How Can I Prefill My form with data from my database based on drop down menu selection?

Question

Hi I have been trying to figure out how to prefill my from with data from my database based on a selection from a drop down menu. Been on it for a couple weeks cant figure it out...much thanks to anyone's help.

I have a form that has a dropdown selection menu that loads invoice ids from my database. I'm trying to prefill my form based on the value of the invoiceid selected.

In my database, column "invoiceidcopy" data shows as a selection for each different record/row value under my drop down menu.

If you notice in my image of my database table below you will notice the first row/record's invoiceidcopy field is blank..consequently...in my drop down menu ...the first selection is blank.

Ultimately my code below works only when i select the blank selection from the drop down menu but not for the other 2 selections?

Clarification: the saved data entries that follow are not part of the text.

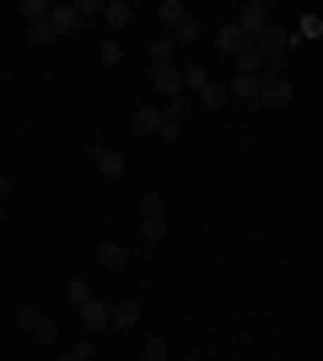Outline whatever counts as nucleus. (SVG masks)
Wrapping results in <instances>:
<instances>
[{
    "label": "nucleus",
    "mask_w": 323,
    "mask_h": 361,
    "mask_svg": "<svg viewBox=\"0 0 323 361\" xmlns=\"http://www.w3.org/2000/svg\"><path fill=\"white\" fill-rule=\"evenodd\" d=\"M259 103H264V108H291V103H296L291 75H259Z\"/></svg>",
    "instance_id": "f257e3e1"
},
{
    "label": "nucleus",
    "mask_w": 323,
    "mask_h": 361,
    "mask_svg": "<svg viewBox=\"0 0 323 361\" xmlns=\"http://www.w3.org/2000/svg\"><path fill=\"white\" fill-rule=\"evenodd\" d=\"M232 27H237V32H243V38H248V44H253V38H259V32L270 27V11H264L259 0H248L243 11H237V22H232Z\"/></svg>",
    "instance_id": "f03ea898"
},
{
    "label": "nucleus",
    "mask_w": 323,
    "mask_h": 361,
    "mask_svg": "<svg viewBox=\"0 0 323 361\" xmlns=\"http://www.w3.org/2000/svg\"><path fill=\"white\" fill-rule=\"evenodd\" d=\"M151 87L162 103H172V97H184V65H167V71H151Z\"/></svg>",
    "instance_id": "7ed1b4c3"
},
{
    "label": "nucleus",
    "mask_w": 323,
    "mask_h": 361,
    "mask_svg": "<svg viewBox=\"0 0 323 361\" xmlns=\"http://www.w3.org/2000/svg\"><path fill=\"white\" fill-rule=\"evenodd\" d=\"M92 162L103 178H124V167H129V157H124L119 146H92Z\"/></svg>",
    "instance_id": "20e7f679"
},
{
    "label": "nucleus",
    "mask_w": 323,
    "mask_h": 361,
    "mask_svg": "<svg viewBox=\"0 0 323 361\" xmlns=\"http://www.w3.org/2000/svg\"><path fill=\"white\" fill-rule=\"evenodd\" d=\"M76 318H81V329H87V334H103V329H108V302L87 297V302L76 307Z\"/></svg>",
    "instance_id": "39448f33"
},
{
    "label": "nucleus",
    "mask_w": 323,
    "mask_h": 361,
    "mask_svg": "<svg viewBox=\"0 0 323 361\" xmlns=\"http://www.w3.org/2000/svg\"><path fill=\"white\" fill-rule=\"evenodd\" d=\"M108 329H140V297H124L119 307H108Z\"/></svg>",
    "instance_id": "423d86ee"
},
{
    "label": "nucleus",
    "mask_w": 323,
    "mask_h": 361,
    "mask_svg": "<svg viewBox=\"0 0 323 361\" xmlns=\"http://www.w3.org/2000/svg\"><path fill=\"white\" fill-rule=\"evenodd\" d=\"M49 27H54V38H60V32H81L87 22H81L76 6H49Z\"/></svg>",
    "instance_id": "0eeeda50"
},
{
    "label": "nucleus",
    "mask_w": 323,
    "mask_h": 361,
    "mask_svg": "<svg viewBox=\"0 0 323 361\" xmlns=\"http://www.w3.org/2000/svg\"><path fill=\"white\" fill-rule=\"evenodd\" d=\"M129 130H135L140 140L156 135V130H162V108H156V103H140V108H135V119H129Z\"/></svg>",
    "instance_id": "6e6552de"
},
{
    "label": "nucleus",
    "mask_w": 323,
    "mask_h": 361,
    "mask_svg": "<svg viewBox=\"0 0 323 361\" xmlns=\"http://www.w3.org/2000/svg\"><path fill=\"white\" fill-rule=\"evenodd\" d=\"M146 60H151V71H167V65H178V44H172V38H151Z\"/></svg>",
    "instance_id": "1a4fd4ad"
},
{
    "label": "nucleus",
    "mask_w": 323,
    "mask_h": 361,
    "mask_svg": "<svg viewBox=\"0 0 323 361\" xmlns=\"http://www.w3.org/2000/svg\"><path fill=\"white\" fill-rule=\"evenodd\" d=\"M103 22L113 32H124L129 22H135V6H129V0H108V6H103Z\"/></svg>",
    "instance_id": "9d476101"
},
{
    "label": "nucleus",
    "mask_w": 323,
    "mask_h": 361,
    "mask_svg": "<svg viewBox=\"0 0 323 361\" xmlns=\"http://www.w3.org/2000/svg\"><path fill=\"white\" fill-rule=\"evenodd\" d=\"M97 264H103V270H113V275H119L124 264H129V248H124V243H97Z\"/></svg>",
    "instance_id": "9b49d317"
},
{
    "label": "nucleus",
    "mask_w": 323,
    "mask_h": 361,
    "mask_svg": "<svg viewBox=\"0 0 323 361\" xmlns=\"http://www.w3.org/2000/svg\"><path fill=\"white\" fill-rule=\"evenodd\" d=\"M156 108H162V124H178V130H184V119L194 114V97L184 92V97H172V103H156Z\"/></svg>",
    "instance_id": "f8f14e48"
},
{
    "label": "nucleus",
    "mask_w": 323,
    "mask_h": 361,
    "mask_svg": "<svg viewBox=\"0 0 323 361\" xmlns=\"http://www.w3.org/2000/svg\"><path fill=\"white\" fill-rule=\"evenodd\" d=\"M227 97L232 103H259V75H232Z\"/></svg>",
    "instance_id": "ddd939ff"
},
{
    "label": "nucleus",
    "mask_w": 323,
    "mask_h": 361,
    "mask_svg": "<svg viewBox=\"0 0 323 361\" xmlns=\"http://www.w3.org/2000/svg\"><path fill=\"white\" fill-rule=\"evenodd\" d=\"M232 65H237V75H264V54L253 44H243L237 54H232Z\"/></svg>",
    "instance_id": "4468645a"
},
{
    "label": "nucleus",
    "mask_w": 323,
    "mask_h": 361,
    "mask_svg": "<svg viewBox=\"0 0 323 361\" xmlns=\"http://www.w3.org/2000/svg\"><path fill=\"white\" fill-rule=\"evenodd\" d=\"M140 243H167V216H140Z\"/></svg>",
    "instance_id": "2eb2a0df"
},
{
    "label": "nucleus",
    "mask_w": 323,
    "mask_h": 361,
    "mask_svg": "<svg viewBox=\"0 0 323 361\" xmlns=\"http://www.w3.org/2000/svg\"><path fill=\"white\" fill-rule=\"evenodd\" d=\"M205 87H210V65H184V92L189 97H200Z\"/></svg>",
    "instance_id": "dca6fc26"
},
{
    "label": "nucleus",
    "mask_w": 323,
    "mask_h": 361,
    "mask_svg": "<svg viewBox=\"0 0 323 361\" xmlns=\"http://www.w3.org/2000/svg\"><path fill=\"white\" fill-rule=\"evenodd\" d=\"M248 38L237 27H232V22H221V27H215V49H221V54H237V49H243Z\"/></svg>",
    "instance_id": "f3484780"
},
{
    "label": "nucleus",
    "mask_w": 323,
    "mask_h": 361,
    "mask_svg": "<svg viewBox=\"0 0 323 361\" xmlns=\"http://www.w3.org/2000/svg\"><path fill=\"white\" fill-rule=\"evenodd\" d=\"M184 6H178V0H162V6H156V22H162V27H167V38H172V27H178V22H184Z\"/></svg>",
    "instance_id": "a211bd4d"
},
{
    "label": "nucleus",
    "mask_w": 323,
    "mask_h": 361,
    "mask_svg": "<svg viewBox=\"0 0 323 361\" xmlns=\"http://www.w3.org/2000/svg\"><path fill=\"white\" fill-rule=\"evenodd\" d=\"M227 103H232V97H227V87H221V81H210V87L194 97V108H227Z\"/></svg>",
    "instance_id": "6ab92c4d"
},
{
    "label": "nucleus",
    "mask_w": 323,
    "mask_h": 361,
    "mask_svg": "<svg viewBox=\"0 0 323 361\" xmlns=\"http://www.w3.org/2000/svg\"><path fill=\"white\" fill-rule=\"evenodd\" d=\"M194 38H200V16L189 11L184 22H178V27H172V44H194Z\"/></svg>",
    "instance_id": "aec40b11"
},
{
    "label": "nucleus",
    "mask_w": 323,
    "mask_h": 361,
    "mask_svg": "<svg viewBox=\"0 0 323 361\" xmlns=\"http://www.w3.org/2000/svg\"><path fill=\"white\" fill-rule=\"evenodd\" d=\"M296 38H312V44H318V38H323V16H318V11H308L302 22H296Z\"/></svg>",
    "instance_id": "412c9836"
},
{
    "label": "nucleus",
    "mask_w": 323,
    "mask_h": 361,
    "mask_svg": "<svg viewBox=\"0 0 323 361\" xmlns=\"http://www.w3.org/2000/svg\"><path fill=\"white\" fill-rule=\"evenodd\" d=\"M97 65H108V71H113V65H124V44H119V38H108V44L97 49Z\"/></svg>",
    "instance_id": "4be33fe9"
},
{
    "label": "nucleus",
    "mask_w": 323,
    "mask_h": 361,
    "mask_svg": "<svg viewBox=\"0 0 323 361\" xmlns=\"http://www.w3.org/2000/svg\"><path fill=\"white\" fill-rule=\"evenodd\" d=\"M65 297H70V307H81V302L92 297V281H87V275H76V281L65 286Z\"/></svg>",
    "instance_id": "5701e85b"
},
{
    "label": "nucleus",
    "mask_w": 323,
    "mask_h": 361,
    "mask_svg": "<svg viewBox=\"0 0 323 361\" xmlns=\"http://www.w3.org/2000/svg\"><path fill=\"white\" fill-rule=\"evenodd\" d=\"M38 340H44V345H60V318H38Z\"/></svg>",
    "instance_id": "b1692460"
},
{
    "label": "nucleus",
    "mask_w": 323,
    "mask_h": 361,
    "mask_svg": "<svg viewBox=\"0 0 323 361\" xmlns=\"http://www.w3.org/2000/svg\"><path fill=\"white\" fill-rule=\"evenodd\" d=\"M162 205H167L162 189H146V195H140V216H162Z\"/></svg>",
    "instance_id": "393cba45"
},
{
    "label": "nucleus",
    "mask_w": 323,
    "mask_h": 361,
    "mask_svg": "<svg viewBox=\"0 0 323 361\" xmlns=\"http://www.w3.org/2000/svg\"><path fill=\"white\" fill-rule=\"evenodd\" d=\"M27 44H54V27H49V16H44V22H27Z\"/></svg>",
    "instance_id": "a878e982"
},
{
    "label": "nucleus",
    "mask_w": 323,
    "mask_h": 361,
    "mask_svg": "<svg viewBox=\"0 0 323 361\" xmlns=\"http://www.w3.org/2000/svg\"><path fill=\"white\" fill-rule=\"evenodd\" d=\"M38 318H44V313H38V307H16V318H11V324H16V329H38Z\"/></svg>",
    "instance_id": "bb28decb"
},
{
    "label": "nucleus",
    "mask_w": 323,
    "mask_h": 361,
    "mask_svg": "<svg viewBox=\"0 0 323 361\" xmlns=\"http://www.w3.org/2000/svg\"><path fill=\"white\" fill-rule=\"evenodd\" d=\"M140 361H167V340H146V350H140Z\"/></svg>",
    "instance_id": "cd10ccee"
},
{
    "label": "nucleus",
    "mask_w": 323,
    "mask_h": 361,
    "mask_svg": "<svg viewBox=\"0 0 323 361\" xmlns=\"http://www.w3.org/2000/svg\"><path fill=\"white\" fill-rule=\"evenodd\" d=\"M22 16H27V22H44L49 6H44V0H22Z\"/></svg>",
    "instance_id": "c85d7f7f"
},
{
    "label": "nucleus",
    "mask_w": 323,
    "mask_h": 361,
    "mask_svg": "<svg viewBox=\"0 0 323 361\" xmlns=\"http://www.w3.org/2000/svg\"><path fill=\"white\" fill-rule=\"evenodd\" d=\"M76 11H81V22H92V16H103V6L97 0H76Z\"/></svg>",
    "instance_id": "c756f323"
},
{
    "label": "nucleus",
    "mask_w": 323,
    "mask_h": 361,
    "mask_svg": "<svg viewBox=\"0 0 323 361\" xmlns=\"http://www.w3.org/2000/svg\"><path fill=\"white\" fill-rule=\"evenodd\" d=\"M6 195H11V178H6V173H0V205H6Z\"/></svg>",
    "instance_id": "7c9ffc66"
},
{
    "label": "nucleus",
    "mask_w": 323,
    "mask_h": 361,
    "mask_svg": "<svg viewBox=\"0 0 323 361\" xmlns=\"http://www.w3.org/2000/svg\"><path fill=\"white\" fill-rule=\"evenodd\" d=\"M54 361H76V356H70V350H65V356H54Z\"/></svg>",
    "instance_id": "2f4dec72"
},
{
    "label": "nucleus",
    "mask_w": 323,
    "mask_h": 361,
    "mask_svg": "<svg viewBox=\"0 0 323 361\" xmlns=\"http://www.w3.org/2000/svg\"><path fill=\"white\" fill-rule=\"evenodd\" d=\"M0 221H6V205H0Z\"/></svg>",
    "instance_id": "473e14b6"
}]
</instances>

Anything wrong with my code and or anyone know of a different way to achieve this...Thank u.

FORM

<form action="#">

<select id="dropdown-select" name="dropdown-select">
<option value="">-- Select One --</option>
</select>

<button id="submit-id">Prefill Form</button>

<input id="txt1" name="txt1" type="text">
<input id="txt2" name="txt2" type="text">



<button id="submit-form" name="Submit-form" type="submit">Submit</button>


</form> 

SCRIPT

<script>
     $(function(){


        $('#submit-id').on('click', function(e){  


            var invoiceidcopy = $('#dropdown-select').val();
            e.preventDefault(); 

             $.ajax({
              url: "/tst/orders2.php",
              data: {
                'invoiceidcopy': invoiceidcopy
              }
            }).done(function(data) {

    data = JSON.parse(data);

$('#txt1').val(data.txt1);
$('#txt2').val(data.txt2);


});
        });
     });
</script>

/tst/orders2.php

<?php

// Create the connection to the database
$con=mysqli_connect("xxx","xxx","xxx","xxx");


// Check if the connection failed
if (mysqli_connect_errno()) {
  echo "Failed to connect to MySQL: " . mysqli_connect_error();
  die();
}

   if (isset($_GET['invoiceidcopy']))
{
    $invoiceidcopy= $_GET['invoiceidcopy'];

   $query = "SELECT txt1, txt2, q1
        FROM seguin_orders
  WHERE invoiceidcopy = '".$invoiceidcopy."'";

    $result = mysqli_query($con,$query);

    while ($row = mysqli_fetch_assoc($result)) 
        {
 echo json_encode($row);
 die(); 
    }
}
?>

Answer 1

Like minion stated, what exactly is sent as invoiceidcopy? From what I see the selecting the last one should send "THIS IS A TEST 2759f633-d6cb-4b3e-b4dc-3a4d0b54367..." exactly. It would be better to come up with another shorter Key for this field like "ThisIsATest-2759f633" or "ThisIsATest-201502070057". Also keep in mind that you want to sanitize the input to keep out SQL injection. Even though it is a drop down list, someone can use the HTML to change the variable.